Exercise objective - In the AACR Annual Meeting listing below, condense the paragraph that begins "Therapeutic antibodies modulating the immune response" into a short bulleted list that keeps its main facts.

START Text segment

Location: Chicago, Illinois, US, Booth #2542
Start Date: Apr 25, 2025
End Date: Apr 30, 2025
Type of Event: Scientific Conferences
Attendees:

Join us in-person in Chicago, IL at AACR Annual Meeting 2025.

Our Posters

Mice Humanized for the Immune System as Validated Tool for Therapeutic Antibody Development

Date and Time: Friday, 28 April, 9:00am- 12:00pm

Location: Poster Section 3

Presenter: Sophie Chabot, Group Leader In vivo pharmacology and clinical translation

Therapeutic antibodies modulating the immune response are frequently specific for human proteins but fail to cross-react with the corresponding rodent homologs. Hence, their preclinical development requires suitable “humanized” mouse models, i.e. mice bearing a human immune system, so that immunotherapies can be evaluated in a more relevant immune context in vivo. Such “humanized” mice are developed by reconstituting the immune system of immunodeficient animals with human immune cells from 2 possible origins: CD34+ hematopoietic stem cells (huCD34+ mice) isolated from cord blood, or mature peripheral blood mononuclear cells prepared from buffy coats.

END Text segment
START Data extracts

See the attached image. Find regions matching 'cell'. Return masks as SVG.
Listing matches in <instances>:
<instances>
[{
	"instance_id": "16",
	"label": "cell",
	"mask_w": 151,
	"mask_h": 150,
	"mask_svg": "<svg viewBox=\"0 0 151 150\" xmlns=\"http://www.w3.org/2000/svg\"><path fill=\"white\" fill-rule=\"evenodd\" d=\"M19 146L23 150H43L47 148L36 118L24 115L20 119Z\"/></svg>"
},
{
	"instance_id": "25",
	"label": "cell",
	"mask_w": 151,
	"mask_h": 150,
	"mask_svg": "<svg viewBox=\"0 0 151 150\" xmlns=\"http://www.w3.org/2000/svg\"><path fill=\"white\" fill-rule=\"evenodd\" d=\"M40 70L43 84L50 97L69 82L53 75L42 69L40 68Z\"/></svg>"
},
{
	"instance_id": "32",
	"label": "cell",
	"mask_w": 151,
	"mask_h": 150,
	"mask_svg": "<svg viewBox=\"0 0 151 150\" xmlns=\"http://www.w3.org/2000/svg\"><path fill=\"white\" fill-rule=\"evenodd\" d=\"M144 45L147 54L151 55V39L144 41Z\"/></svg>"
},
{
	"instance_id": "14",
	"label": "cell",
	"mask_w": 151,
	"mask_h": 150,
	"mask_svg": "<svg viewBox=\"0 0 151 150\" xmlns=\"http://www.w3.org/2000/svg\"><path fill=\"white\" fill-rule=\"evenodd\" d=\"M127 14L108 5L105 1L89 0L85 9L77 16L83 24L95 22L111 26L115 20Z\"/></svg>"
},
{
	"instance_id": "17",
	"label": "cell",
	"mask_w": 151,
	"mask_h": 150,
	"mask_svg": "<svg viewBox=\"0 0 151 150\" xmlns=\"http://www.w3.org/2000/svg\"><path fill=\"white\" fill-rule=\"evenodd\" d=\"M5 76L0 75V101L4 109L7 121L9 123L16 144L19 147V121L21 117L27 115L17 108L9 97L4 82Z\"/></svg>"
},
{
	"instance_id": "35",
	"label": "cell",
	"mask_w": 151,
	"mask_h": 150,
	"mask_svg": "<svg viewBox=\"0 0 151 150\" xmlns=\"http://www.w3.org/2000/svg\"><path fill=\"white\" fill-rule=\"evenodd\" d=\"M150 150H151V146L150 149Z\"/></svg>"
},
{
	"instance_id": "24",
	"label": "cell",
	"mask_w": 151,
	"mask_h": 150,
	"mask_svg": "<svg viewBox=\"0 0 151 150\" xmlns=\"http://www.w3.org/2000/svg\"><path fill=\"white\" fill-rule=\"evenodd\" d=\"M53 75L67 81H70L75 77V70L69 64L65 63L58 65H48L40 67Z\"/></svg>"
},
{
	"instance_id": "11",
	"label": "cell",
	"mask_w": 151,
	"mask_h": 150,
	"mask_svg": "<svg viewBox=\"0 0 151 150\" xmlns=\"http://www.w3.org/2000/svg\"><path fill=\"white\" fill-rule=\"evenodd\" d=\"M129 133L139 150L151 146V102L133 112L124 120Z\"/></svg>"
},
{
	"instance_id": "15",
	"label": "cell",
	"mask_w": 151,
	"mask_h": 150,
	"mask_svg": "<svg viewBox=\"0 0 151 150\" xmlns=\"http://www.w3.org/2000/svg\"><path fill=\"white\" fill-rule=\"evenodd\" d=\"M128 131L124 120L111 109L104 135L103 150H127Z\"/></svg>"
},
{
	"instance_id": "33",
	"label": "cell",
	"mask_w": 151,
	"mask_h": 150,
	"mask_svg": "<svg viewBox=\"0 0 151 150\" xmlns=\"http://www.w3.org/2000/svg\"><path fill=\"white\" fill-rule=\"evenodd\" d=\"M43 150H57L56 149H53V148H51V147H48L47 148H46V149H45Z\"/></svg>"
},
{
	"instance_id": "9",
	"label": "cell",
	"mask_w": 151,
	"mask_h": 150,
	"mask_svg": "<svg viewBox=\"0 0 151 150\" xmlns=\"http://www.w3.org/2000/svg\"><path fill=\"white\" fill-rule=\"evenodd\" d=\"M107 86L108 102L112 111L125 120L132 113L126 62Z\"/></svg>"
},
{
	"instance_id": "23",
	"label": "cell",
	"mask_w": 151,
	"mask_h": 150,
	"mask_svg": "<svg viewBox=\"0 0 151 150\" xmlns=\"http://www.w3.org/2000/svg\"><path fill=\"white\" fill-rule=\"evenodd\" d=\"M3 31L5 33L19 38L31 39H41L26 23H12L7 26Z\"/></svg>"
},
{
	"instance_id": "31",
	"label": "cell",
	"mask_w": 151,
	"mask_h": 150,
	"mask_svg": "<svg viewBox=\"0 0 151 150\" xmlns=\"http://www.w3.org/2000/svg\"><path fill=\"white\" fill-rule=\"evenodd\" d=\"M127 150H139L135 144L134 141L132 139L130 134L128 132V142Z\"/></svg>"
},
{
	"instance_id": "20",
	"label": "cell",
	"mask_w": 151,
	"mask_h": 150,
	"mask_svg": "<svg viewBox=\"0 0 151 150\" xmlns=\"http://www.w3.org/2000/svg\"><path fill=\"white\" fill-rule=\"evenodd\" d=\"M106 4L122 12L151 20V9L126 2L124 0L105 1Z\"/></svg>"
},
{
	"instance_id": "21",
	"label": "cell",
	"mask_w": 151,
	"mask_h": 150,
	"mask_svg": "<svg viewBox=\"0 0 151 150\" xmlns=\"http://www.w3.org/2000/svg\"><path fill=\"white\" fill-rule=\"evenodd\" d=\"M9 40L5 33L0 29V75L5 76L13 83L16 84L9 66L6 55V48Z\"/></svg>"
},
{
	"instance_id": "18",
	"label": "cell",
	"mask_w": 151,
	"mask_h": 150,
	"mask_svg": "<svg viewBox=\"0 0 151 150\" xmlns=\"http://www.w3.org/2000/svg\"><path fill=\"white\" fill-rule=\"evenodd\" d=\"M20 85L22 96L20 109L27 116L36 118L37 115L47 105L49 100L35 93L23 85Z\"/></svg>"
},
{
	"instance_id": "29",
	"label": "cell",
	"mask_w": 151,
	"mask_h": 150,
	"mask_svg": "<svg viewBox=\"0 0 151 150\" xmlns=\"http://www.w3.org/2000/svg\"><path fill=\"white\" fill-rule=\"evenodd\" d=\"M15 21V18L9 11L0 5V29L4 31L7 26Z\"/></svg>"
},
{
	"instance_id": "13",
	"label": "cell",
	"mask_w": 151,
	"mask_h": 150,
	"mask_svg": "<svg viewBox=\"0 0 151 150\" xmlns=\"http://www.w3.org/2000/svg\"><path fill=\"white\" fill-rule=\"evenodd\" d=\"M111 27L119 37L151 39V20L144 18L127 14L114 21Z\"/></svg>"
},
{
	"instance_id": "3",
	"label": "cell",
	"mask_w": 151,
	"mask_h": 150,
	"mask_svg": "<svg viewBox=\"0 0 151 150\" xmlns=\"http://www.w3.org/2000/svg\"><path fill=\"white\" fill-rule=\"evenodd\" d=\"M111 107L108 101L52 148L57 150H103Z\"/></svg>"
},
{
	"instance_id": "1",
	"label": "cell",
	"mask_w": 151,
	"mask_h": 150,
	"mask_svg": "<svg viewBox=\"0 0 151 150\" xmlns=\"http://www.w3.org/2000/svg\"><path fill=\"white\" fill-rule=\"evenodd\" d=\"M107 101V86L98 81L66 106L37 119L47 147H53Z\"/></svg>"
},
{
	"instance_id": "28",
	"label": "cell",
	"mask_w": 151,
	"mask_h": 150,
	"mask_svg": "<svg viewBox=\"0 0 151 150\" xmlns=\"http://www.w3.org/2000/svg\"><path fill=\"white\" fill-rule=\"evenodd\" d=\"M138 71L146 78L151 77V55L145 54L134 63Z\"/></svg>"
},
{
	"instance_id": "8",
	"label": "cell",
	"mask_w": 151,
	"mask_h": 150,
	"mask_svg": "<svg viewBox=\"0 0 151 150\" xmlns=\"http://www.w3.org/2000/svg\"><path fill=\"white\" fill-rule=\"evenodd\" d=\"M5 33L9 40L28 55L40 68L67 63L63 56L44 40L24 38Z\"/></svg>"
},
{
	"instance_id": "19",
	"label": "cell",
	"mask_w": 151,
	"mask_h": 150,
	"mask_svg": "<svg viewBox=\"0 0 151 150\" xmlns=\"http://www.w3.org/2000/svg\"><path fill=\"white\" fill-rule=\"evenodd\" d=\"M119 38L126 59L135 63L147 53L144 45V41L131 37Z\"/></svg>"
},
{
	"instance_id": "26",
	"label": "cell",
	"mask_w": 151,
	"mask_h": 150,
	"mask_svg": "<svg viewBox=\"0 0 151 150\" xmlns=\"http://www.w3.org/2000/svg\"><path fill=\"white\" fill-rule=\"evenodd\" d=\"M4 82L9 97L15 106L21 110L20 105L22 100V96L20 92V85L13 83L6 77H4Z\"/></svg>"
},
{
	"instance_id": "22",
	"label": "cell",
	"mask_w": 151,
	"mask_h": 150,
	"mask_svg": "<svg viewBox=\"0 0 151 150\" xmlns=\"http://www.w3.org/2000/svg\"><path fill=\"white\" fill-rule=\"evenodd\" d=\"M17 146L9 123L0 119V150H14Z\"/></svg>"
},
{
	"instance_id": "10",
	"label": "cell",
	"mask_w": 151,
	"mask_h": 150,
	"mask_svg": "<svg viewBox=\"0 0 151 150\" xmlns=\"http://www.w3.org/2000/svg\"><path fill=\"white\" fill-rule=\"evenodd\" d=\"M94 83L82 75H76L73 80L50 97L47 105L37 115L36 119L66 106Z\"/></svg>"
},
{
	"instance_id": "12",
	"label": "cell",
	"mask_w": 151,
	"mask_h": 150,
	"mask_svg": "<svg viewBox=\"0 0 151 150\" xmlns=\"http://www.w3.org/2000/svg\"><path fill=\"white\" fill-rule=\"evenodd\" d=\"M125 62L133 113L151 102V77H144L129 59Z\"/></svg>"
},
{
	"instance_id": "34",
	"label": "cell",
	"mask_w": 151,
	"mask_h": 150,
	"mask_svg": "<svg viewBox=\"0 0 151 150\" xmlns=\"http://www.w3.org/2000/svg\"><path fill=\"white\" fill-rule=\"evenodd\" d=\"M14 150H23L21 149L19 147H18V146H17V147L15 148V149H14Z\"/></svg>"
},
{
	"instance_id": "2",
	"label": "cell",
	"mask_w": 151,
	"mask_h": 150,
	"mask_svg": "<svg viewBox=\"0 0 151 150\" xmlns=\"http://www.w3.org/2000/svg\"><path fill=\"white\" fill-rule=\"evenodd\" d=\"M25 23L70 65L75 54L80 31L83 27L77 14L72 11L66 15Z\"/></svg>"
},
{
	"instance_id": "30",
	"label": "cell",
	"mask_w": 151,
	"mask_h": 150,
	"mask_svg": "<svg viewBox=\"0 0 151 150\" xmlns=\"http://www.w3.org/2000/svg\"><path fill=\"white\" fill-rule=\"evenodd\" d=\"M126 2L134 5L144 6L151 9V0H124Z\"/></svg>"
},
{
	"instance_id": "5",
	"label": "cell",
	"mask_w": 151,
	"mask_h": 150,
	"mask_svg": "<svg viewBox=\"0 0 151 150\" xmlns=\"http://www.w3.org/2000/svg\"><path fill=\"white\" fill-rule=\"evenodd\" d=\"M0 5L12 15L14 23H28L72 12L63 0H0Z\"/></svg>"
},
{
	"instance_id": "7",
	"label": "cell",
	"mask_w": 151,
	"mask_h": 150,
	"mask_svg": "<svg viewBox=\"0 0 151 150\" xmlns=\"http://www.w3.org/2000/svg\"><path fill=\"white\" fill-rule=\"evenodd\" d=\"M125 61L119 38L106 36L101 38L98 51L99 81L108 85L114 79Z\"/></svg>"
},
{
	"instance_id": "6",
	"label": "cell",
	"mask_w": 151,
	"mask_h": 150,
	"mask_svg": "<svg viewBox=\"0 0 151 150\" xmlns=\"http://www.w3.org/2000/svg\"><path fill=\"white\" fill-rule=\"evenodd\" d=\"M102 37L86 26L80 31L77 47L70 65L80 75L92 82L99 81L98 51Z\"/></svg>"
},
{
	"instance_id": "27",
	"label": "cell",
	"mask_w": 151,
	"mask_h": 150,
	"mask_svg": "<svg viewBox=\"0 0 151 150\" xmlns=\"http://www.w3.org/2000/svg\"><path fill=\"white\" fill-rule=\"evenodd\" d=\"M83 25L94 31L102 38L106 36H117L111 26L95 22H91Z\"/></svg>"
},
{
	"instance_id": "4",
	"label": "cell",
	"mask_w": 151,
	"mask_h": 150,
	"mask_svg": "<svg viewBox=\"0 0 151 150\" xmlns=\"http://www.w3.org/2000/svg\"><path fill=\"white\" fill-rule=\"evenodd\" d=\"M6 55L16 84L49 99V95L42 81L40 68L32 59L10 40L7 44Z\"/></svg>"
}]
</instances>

END Data extracts

Solved problem -
- Therapeutic antibodies that modulate the immune response often target human proteins and do not cross-react with the matching rodent proteins.
- Their preclinical development therefore requires "humanized" mice that carry a human immune system, so immunotherapies can be tested in vivo in a more relevant immune context.
- These mice are made by reconstituting the immune system of immunodeficient animals with human immune cells from one of two sources:
  - CD34+ hematopoietic stem cells isolated from cord blood (huCD34+ mice)
  - mature peripheral blood mononuclear cells prepared from buffy coats